─── Material for the task ───
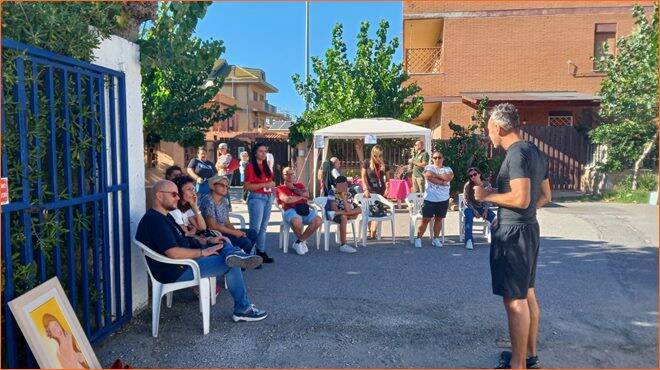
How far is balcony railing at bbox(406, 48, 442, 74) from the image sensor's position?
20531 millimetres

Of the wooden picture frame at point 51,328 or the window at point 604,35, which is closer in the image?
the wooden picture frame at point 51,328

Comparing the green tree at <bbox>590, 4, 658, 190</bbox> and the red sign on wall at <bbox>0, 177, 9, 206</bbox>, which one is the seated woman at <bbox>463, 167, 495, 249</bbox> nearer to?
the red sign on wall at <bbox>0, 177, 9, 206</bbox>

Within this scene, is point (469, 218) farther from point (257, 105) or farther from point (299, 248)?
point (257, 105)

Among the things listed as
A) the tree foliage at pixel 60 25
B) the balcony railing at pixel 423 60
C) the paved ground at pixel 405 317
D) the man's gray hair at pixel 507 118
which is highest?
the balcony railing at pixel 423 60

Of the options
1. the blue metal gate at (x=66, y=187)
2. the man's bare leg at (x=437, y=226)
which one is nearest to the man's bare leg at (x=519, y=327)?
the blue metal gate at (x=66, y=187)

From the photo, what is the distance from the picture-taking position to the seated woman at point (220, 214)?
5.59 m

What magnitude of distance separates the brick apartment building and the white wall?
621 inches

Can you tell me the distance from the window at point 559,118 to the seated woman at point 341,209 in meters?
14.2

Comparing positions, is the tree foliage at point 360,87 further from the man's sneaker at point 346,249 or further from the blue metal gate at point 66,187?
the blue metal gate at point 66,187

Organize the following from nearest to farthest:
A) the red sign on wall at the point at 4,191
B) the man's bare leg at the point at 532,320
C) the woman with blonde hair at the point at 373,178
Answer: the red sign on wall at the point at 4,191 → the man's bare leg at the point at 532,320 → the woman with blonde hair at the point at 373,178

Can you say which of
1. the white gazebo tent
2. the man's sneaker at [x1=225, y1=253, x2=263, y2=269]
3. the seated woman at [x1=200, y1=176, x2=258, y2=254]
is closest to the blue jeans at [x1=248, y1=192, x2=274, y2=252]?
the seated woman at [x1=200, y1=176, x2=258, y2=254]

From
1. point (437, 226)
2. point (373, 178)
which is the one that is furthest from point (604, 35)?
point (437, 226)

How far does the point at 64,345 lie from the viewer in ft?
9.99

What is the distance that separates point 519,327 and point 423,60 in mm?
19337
───
─── Material for the task ───
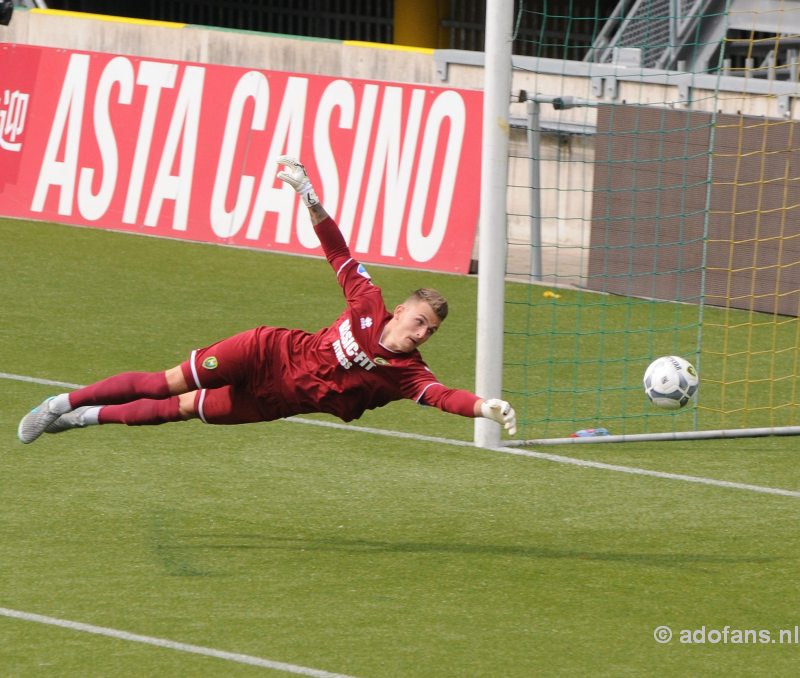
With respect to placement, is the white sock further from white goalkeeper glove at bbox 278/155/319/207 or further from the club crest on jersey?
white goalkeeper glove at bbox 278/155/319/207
───
The task: Identify each line of the records containing the word "tree", and copy those lines.

Output below:
Comparing the green tree at <bbox>590, 4, 658, 190</bbox> and the red sign on wall at <bbox>0, 177, 9, 206</bbox>, which one is the seated woman at <bbox>463, 167, 495, 249</bbox> nearer to?
A) the tree foliage at pixel 60 25
Comparing positions, is the tree foliage at point 360,87 further from the man's sneaker at point 346,249 or further from the blue metal gate at point 66,187?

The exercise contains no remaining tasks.